EXTRACTED TEXT below:

Archive for the ‘Movies and tv’ Category

Melodramamine

August 28, 2018

Today’s Bizarro/Wayno collab:


(#1) (If you’re puzzled by the odd symbols in the cartoon — Dan Piraro says there are 3 in this strip — see this Page.)

Not one, but two portmanteaus: for the ailment,  overemotion sickness = overemotional + motion sickness; and for the treatment, Melodramamine = melodrama + Dramamine. Plus the (melo)dramatic gesture.

(more…)

But is it a cartoon?

August 25, 2018

From the Pun Based Humor Facebook page (ultimate source not identified):

(#1)

A photograph (composed and posed for humorous effect), but if you drew this scene, it would straightforwardly be a (captionless) cartoon, so why shouldn’t  this count as a cartoon too? Not your prototypical cartoon, but a cartoon nevertheless.

An analogy would be to the art work of Pierre et Gilles: photographs elaborately composed and posed for artistic effect (often humorous effect as well), and meant as a photographic equivalent of a fantasy painting or drawing.

Meanwhile, there’s the matter of cartoon understanding: the young man, the box of breakfast cereal (Kix brand), and the highway route sign (for US Route 66) are the three elements focused on in the photograph, but what’s funny about that? Is it relevant that the route is historic, or that it’s a loop, or that the young man’s belt end is dangling (something to do with loops, maybe)? Or maybe stuff in the background is subtly significant. Or the setting, on a town street, at an intersection with a crosswalk.

End of EXTRACTED TEXT.
DATA FOR ANALYSIS below:

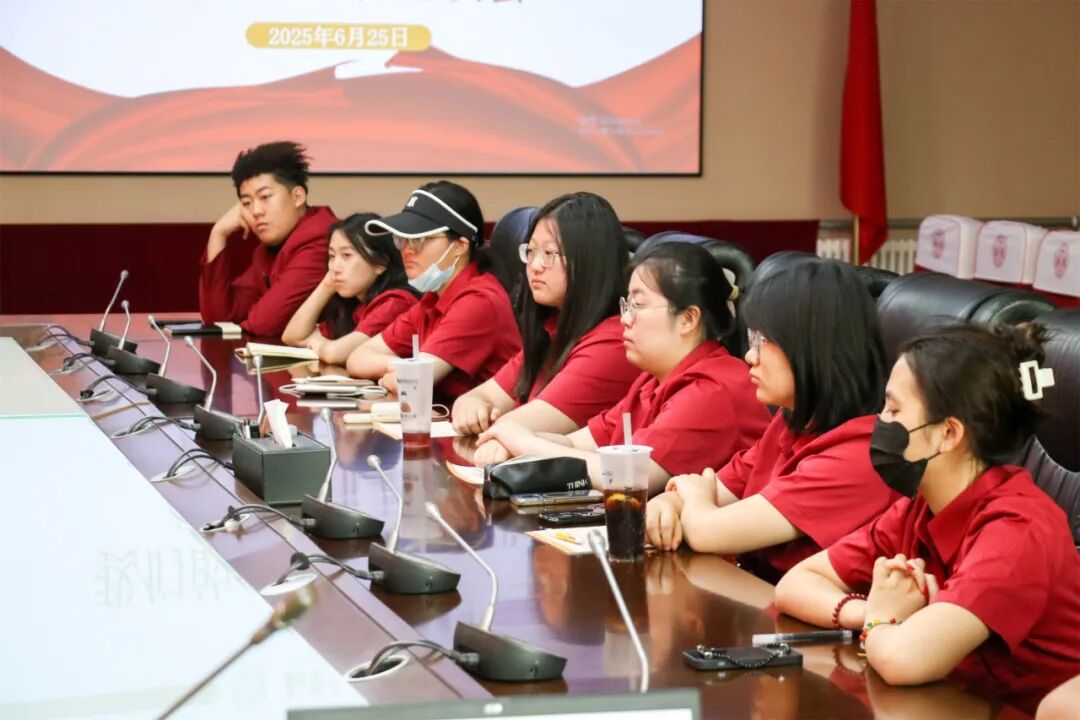 640_wx_fmt=jpeg&from=appmsg&tp=webp&wxfrom=5&wx_lazy=1 (4).JPG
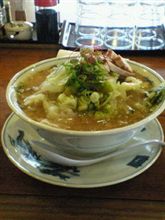 上越の味 第40弾 上越の味 第40弾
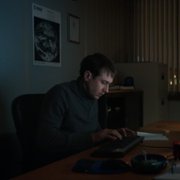 La nuit du 12 - galeria zdjęć - filmweb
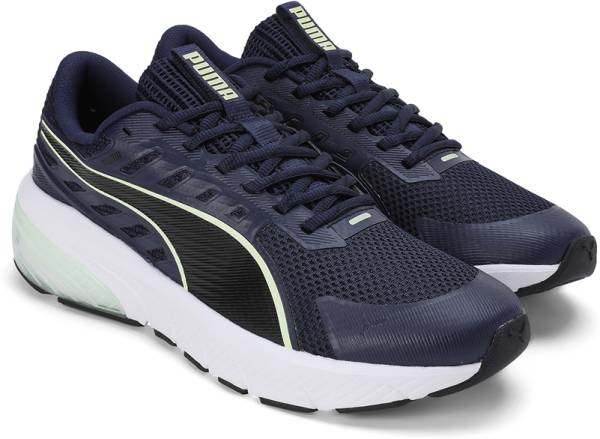 PUMA Cell Glare Running Shoes For Men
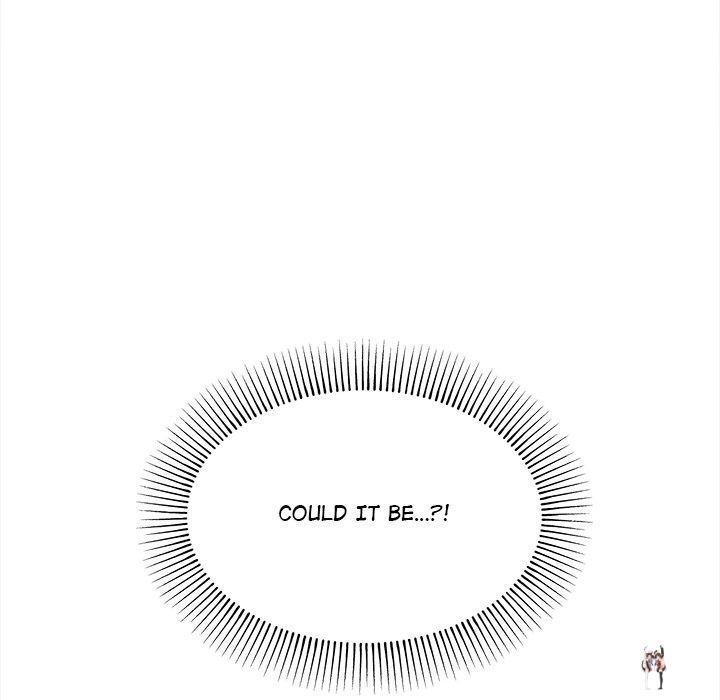 Stop Smoking Stop Smoking Chapter 2 - Page 20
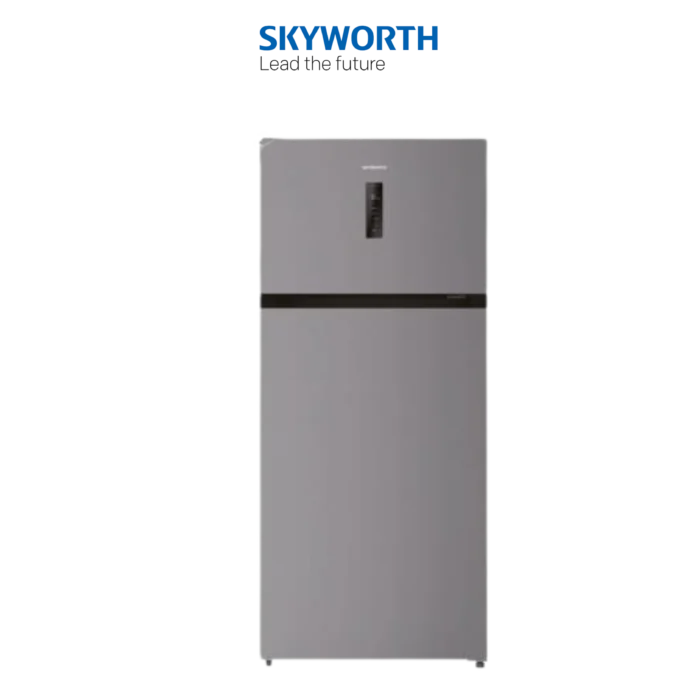 DIGITRONICS SKYWORTH SRD645-WTP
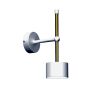 Milagro ARENA MLP7753 kinkiet IP20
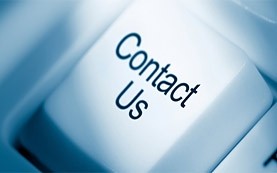 來台前先線上諮詢 來台前先線上諮詢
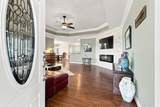 1655 Blackburn Ln - Photo 7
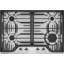 30" Gas Cooktop with 4 Burners-71115332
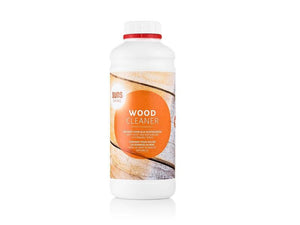 Wood Cleaner - robcousens Outdoor Furniture Factory direct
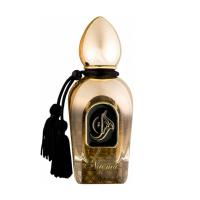 foto arabesque perfumes naema парфумована вода унісекс, 50 мл (тестер)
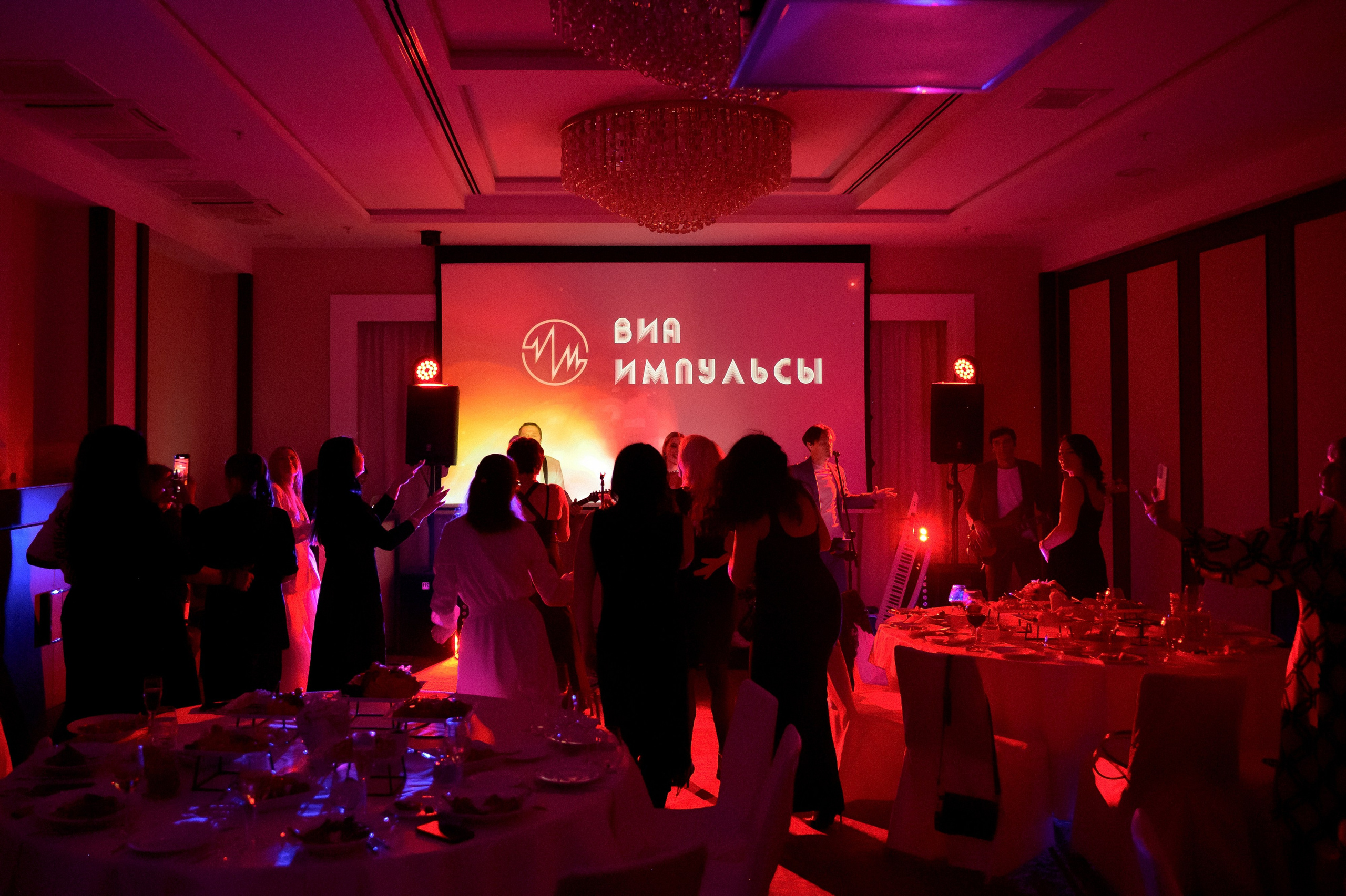 Солнце в ладошках. Свадебный фотограф в Новосибирске Алена Цизман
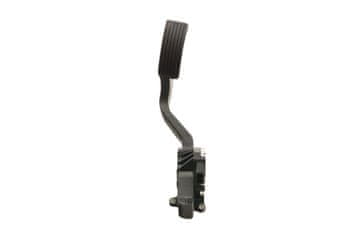 Fiat ALI 1369473080 PEDAL ZA PLIN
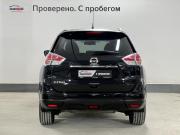 Nissan X-Trail III Тюмень  - изображение 41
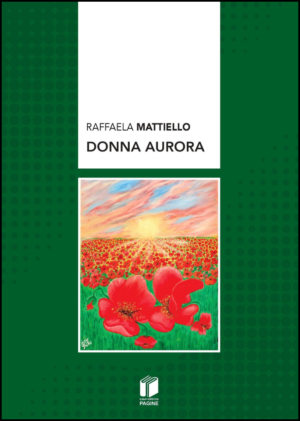 Donna Aurora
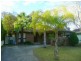 150 Captain Cook Drive, Willmot NSW 2770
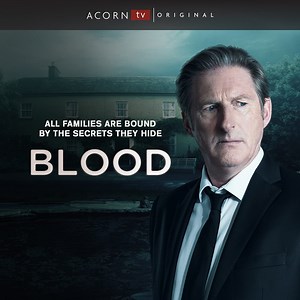 340K views · 53 reactions | All-new series you won't find anywhere else. Discover the best TV from Britain and beyond on Acorn TV! | Acorn TV | Facebook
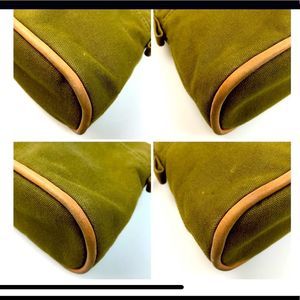 ⭐️Auth HERMES MiniMini⭐️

End of DATA FOR ANALYSIS.

## WORK TO COMPLETE
Pick up the cartoon blog archive after its last sentence and keep writing it.

## OUTPUT FOR THIS EXERCISE
(more…)

Rainbow. Sharks. Rainbow sharks.

August 16, 2018

First, rainbow: from Andrew Winnard on Facebook, a photo of a rainbow-lit Metro escalator in Stockholm.

Then, sharks: in my posting earlier today “Central Shark”, about Sharknado Week on the SyFy channel (Trailer Park Shark (2017) is just about to begin!).

Which led me to the Italian clothing company Paul & Shark, with its sharky logo — and its line of rainbow shark t-shirts. And to a slew of artworks depicting rainbow sharks. And to a popular aquarium fish, the rainbow shark.

(more…)

Central Shark

August 16, 2018

We’re in the middle of the SyFy Channel’s Sharknado Week (the 12th through the 19th), an event that continues to fly the banner of life-threatening sharp-toothed monster-fish even after the Discovery Channel has largely turned over its own SHARK WEEK offerings (July 22nd through 29th this year) to putatively informative feature stories. None of that wimpy speculative journalism for the staff at SyFy, who steadfastly maintain the tradition that has brought us SyFy-original gems like their 2010 Sharktopus vs. Pteracuda (which I watched again yesteday).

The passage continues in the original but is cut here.